Más Allá del Desarrollo Sostenible: Marlene M. Izquierdo Osorio

La organización política deriva de la identidad de cada individuo que conforma un territorio de desenvolvimiento, no obstante, ¿cómo conformar definiciones sin tener a la mano conceptos básicos? Los cuales juegan un papel imprescindible en el desarrollo y con ello ¿cómo definir que es algo propio? o una injerencia extranjera motivada por supra-economías que se benefician aumentando mayor daño en ecosistemas y sociedades. Las incógnitas: ¿Qué es el significado y como se vincula con la identidad? Son necesarias de esclarecerlo.

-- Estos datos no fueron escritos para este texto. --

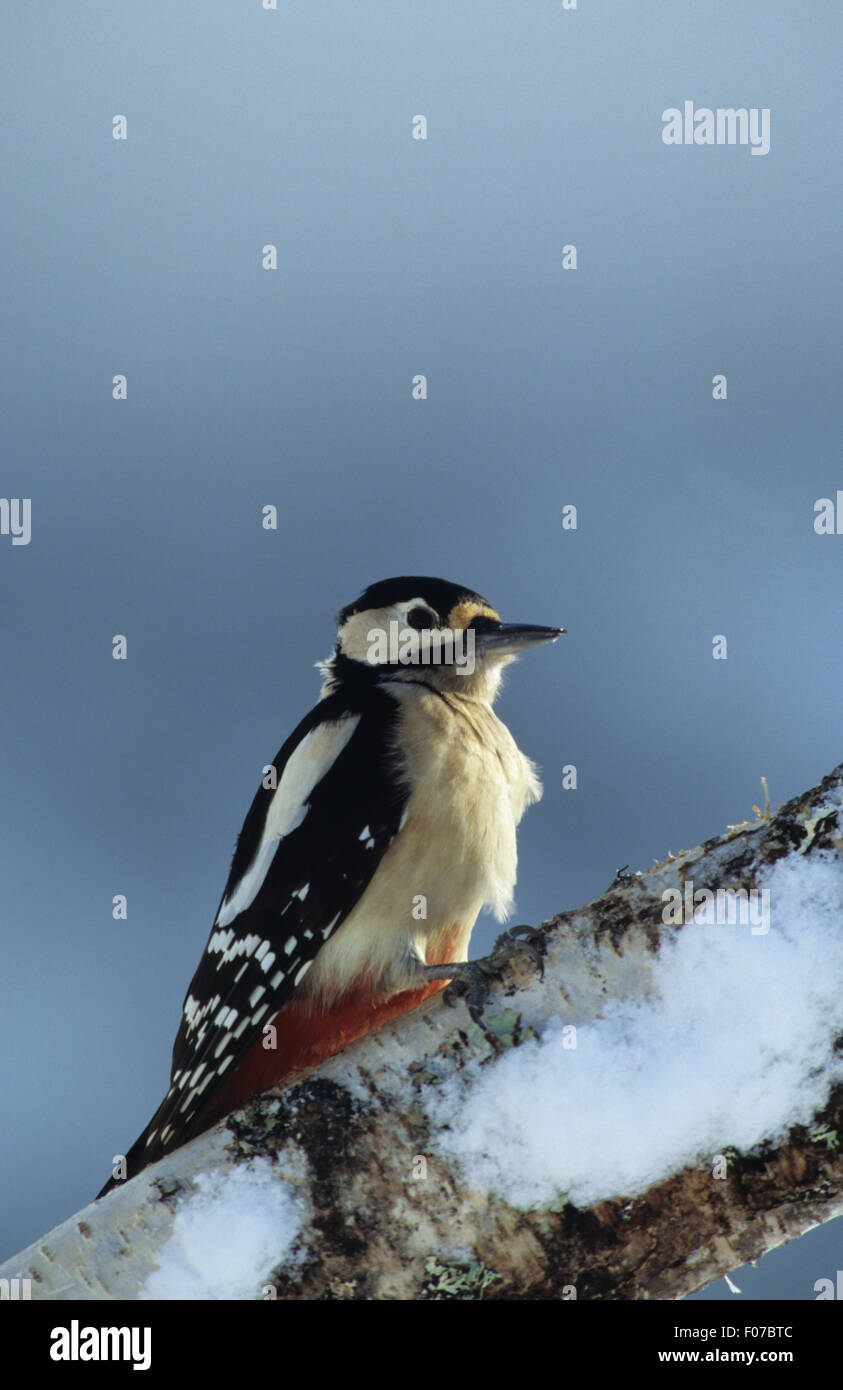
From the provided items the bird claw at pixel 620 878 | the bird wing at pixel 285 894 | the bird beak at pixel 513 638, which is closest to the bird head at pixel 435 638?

Cuando consideramos que el significado mas allá de signos derivados de otros símbolos, como una simbología es también una traducción de la cultura de cada sociedad, y que su interpretación deriva prácticamente de su identidad, cuando eso le es arrebatado a una población determinada, está lo pierde todo. Una diferencia en la política de identidad es el rescate de los valores de uso y mediante esos valores se crean “significados de uso” que reflejan la compleja relación del orden simbólico-natural en las relaciones de producción económico-políticas.

En la aparición y ascenso de los significados de uso y la potestad de cada pueblo labrar su propio futuro basado en sus tradiciones y usos ancestrales, los cuales envuelven sus características formas de desarrollo y producción se enfrenta la globalización en contra de la construcción de nuevas racionalidades productivas que se traducen como la reivindicación de la localización del mundo cultural sustentado en una racionalidad ambiental.

El locus, o lugar de co-existencia de lo diverso, en donde conviven naturaleza y cultura es el génesis del cambio; cuando la globalización se entiende como el espacio donde las sinergias negativas crean límites en el crecimiento, lo local es el espacio desde donde emergen las sinergias positivas de la racionalidad ambiental. Al entender que la política de la identidad es una política cultural forjada por diversos movimientos emergentes de las poblaciones indígenas, comunidades campesinas y grupos afrodescendientes, grupos demográficos que mediante luchas ancestrales han recuperado su locus, su identidad, como lo muestra el movimiento negro del Pacífico Colombiano, que emerge justamente de un proyecto de biodiversidad gestado dentro del proceso de Río 1992, donde se hace hincapié en el derecho a ser negro, a tener una identidad, a dejar de lado la igualdad como factor homogeneizador.

Se requiere un equilibrio entre conservación y crecimiento económico, que se ido produciendo en América Latina debido un reclamo social en el globo, a pesar de los convenios internacionales como el de Rio 1992 o el de la convención de Kioto, que han creado salvoconductos para países industrializados.

Las luchas actuales por la identidad, por la autonomía y por el territorio derivan de una nueva organización política para recuperar el control sobre su territorio como un espacio ecológico, productivo y cultural para reapropiarse un patrimonio de recursos naturales y significados culturales, necesario para un futuro sustentable, un futuro propio.